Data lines
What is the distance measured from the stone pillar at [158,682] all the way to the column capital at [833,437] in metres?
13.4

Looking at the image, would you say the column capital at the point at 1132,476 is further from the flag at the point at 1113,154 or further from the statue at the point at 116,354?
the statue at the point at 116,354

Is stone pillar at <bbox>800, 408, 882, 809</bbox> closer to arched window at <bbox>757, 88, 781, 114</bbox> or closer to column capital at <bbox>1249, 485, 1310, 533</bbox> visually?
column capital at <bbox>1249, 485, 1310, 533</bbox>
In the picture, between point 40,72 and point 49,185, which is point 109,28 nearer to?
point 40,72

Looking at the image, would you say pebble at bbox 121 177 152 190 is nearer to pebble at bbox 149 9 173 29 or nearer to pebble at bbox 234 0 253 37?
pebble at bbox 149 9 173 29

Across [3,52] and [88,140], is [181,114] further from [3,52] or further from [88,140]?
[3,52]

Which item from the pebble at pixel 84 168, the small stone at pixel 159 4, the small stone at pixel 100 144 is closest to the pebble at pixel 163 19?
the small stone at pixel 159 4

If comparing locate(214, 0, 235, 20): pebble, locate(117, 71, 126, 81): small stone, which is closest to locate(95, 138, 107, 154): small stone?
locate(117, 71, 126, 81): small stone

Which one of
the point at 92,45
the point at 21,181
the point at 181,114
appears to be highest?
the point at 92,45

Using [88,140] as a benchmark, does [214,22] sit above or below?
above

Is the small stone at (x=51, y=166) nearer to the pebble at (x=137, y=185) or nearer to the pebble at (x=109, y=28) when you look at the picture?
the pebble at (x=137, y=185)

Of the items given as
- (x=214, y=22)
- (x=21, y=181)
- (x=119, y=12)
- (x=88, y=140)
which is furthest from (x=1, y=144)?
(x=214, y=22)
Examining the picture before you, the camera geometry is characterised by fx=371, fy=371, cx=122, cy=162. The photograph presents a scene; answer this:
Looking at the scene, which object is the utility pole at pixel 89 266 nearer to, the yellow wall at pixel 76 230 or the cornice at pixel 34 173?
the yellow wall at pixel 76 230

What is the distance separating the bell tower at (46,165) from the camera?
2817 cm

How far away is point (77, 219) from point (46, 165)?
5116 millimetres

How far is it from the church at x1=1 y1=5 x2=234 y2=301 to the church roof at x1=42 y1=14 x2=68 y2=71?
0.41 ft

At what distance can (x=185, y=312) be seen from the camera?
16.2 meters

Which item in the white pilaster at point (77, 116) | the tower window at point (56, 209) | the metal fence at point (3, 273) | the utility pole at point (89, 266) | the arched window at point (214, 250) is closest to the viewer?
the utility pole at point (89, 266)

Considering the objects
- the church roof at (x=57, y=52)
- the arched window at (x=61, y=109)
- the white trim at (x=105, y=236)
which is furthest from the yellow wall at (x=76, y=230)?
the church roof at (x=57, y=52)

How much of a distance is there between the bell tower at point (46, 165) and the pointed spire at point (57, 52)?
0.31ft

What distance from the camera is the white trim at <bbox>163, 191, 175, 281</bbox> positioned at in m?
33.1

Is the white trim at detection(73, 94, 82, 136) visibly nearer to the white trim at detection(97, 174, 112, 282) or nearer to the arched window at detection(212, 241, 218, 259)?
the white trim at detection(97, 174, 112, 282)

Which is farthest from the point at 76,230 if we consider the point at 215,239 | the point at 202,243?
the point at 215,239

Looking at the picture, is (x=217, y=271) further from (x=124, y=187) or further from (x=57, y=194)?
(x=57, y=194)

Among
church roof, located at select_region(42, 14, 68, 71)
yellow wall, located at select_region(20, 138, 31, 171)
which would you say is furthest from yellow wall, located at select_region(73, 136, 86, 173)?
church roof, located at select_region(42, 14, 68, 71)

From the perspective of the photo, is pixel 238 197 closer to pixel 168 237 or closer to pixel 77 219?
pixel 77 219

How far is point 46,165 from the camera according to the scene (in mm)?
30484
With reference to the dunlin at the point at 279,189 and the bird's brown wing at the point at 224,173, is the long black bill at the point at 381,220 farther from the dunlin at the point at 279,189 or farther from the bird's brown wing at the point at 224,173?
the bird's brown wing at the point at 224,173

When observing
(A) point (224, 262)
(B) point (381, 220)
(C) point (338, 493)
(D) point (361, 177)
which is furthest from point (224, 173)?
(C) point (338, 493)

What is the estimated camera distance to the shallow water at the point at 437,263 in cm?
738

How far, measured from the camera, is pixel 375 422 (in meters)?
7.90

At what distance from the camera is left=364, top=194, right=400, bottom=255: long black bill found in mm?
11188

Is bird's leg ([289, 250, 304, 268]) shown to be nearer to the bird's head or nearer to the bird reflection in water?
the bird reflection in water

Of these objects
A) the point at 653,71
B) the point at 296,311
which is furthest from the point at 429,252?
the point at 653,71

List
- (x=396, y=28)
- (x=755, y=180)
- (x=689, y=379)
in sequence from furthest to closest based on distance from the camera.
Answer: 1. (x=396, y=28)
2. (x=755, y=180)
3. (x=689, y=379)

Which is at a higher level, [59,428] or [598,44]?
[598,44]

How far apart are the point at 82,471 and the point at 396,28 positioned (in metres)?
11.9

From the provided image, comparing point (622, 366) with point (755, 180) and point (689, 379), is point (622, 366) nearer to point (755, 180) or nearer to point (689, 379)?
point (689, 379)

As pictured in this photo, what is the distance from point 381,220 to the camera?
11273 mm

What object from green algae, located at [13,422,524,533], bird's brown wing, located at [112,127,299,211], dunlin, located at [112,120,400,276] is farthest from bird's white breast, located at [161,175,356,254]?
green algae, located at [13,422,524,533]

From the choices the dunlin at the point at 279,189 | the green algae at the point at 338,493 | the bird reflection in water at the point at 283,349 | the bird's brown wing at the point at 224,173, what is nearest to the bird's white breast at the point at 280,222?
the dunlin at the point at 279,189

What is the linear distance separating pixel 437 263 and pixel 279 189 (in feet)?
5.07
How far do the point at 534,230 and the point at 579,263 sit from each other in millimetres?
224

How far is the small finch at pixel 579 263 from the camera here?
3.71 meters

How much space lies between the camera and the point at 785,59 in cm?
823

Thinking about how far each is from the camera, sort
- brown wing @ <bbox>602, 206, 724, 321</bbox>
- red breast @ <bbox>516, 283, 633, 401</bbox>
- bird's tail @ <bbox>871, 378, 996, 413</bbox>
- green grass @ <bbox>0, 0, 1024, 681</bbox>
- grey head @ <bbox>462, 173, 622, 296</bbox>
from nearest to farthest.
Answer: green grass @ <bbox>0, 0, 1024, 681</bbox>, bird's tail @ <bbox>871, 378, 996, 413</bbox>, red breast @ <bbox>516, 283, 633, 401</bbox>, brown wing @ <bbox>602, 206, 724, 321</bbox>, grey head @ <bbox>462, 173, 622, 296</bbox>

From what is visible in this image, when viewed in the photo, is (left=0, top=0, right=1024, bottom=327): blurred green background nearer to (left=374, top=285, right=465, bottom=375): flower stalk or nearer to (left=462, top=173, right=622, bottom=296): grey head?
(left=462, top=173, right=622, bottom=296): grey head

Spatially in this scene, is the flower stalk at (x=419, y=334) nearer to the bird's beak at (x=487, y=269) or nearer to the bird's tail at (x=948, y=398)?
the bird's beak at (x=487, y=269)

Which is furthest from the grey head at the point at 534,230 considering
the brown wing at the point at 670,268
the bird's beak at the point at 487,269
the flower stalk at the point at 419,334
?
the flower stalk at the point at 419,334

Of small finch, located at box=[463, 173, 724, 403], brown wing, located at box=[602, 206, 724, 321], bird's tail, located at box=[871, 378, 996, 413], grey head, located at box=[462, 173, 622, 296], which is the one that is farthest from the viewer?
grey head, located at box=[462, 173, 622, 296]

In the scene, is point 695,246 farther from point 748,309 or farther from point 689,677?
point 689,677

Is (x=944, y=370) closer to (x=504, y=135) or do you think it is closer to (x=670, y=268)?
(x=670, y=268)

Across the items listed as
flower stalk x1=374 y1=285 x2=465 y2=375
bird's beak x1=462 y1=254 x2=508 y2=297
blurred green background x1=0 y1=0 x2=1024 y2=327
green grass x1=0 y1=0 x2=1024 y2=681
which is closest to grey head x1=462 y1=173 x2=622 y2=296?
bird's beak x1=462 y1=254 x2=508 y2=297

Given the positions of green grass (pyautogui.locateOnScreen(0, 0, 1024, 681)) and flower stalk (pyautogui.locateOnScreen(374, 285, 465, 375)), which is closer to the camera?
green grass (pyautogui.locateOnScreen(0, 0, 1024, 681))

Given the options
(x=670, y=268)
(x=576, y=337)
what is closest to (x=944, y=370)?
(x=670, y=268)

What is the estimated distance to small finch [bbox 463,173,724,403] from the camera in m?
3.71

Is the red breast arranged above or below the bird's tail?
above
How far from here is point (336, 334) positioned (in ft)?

▸ Problem:
Which lines in the listing above contain the word "further", matching case exactly? List each of them in full.

▸ Response:
Looking at the image, would you say the column capital at the point at 1132,476 is further from the flag at the point at 1113,154 or further from the statue at the point at 116,354?
Across [3,52] and [88,140], is [181,114] further from [3,52] or further from [88,140]?
Looking at the picture, is (x=217, y=271) further from (x=124, y=187) or further from (x=57, y=194)?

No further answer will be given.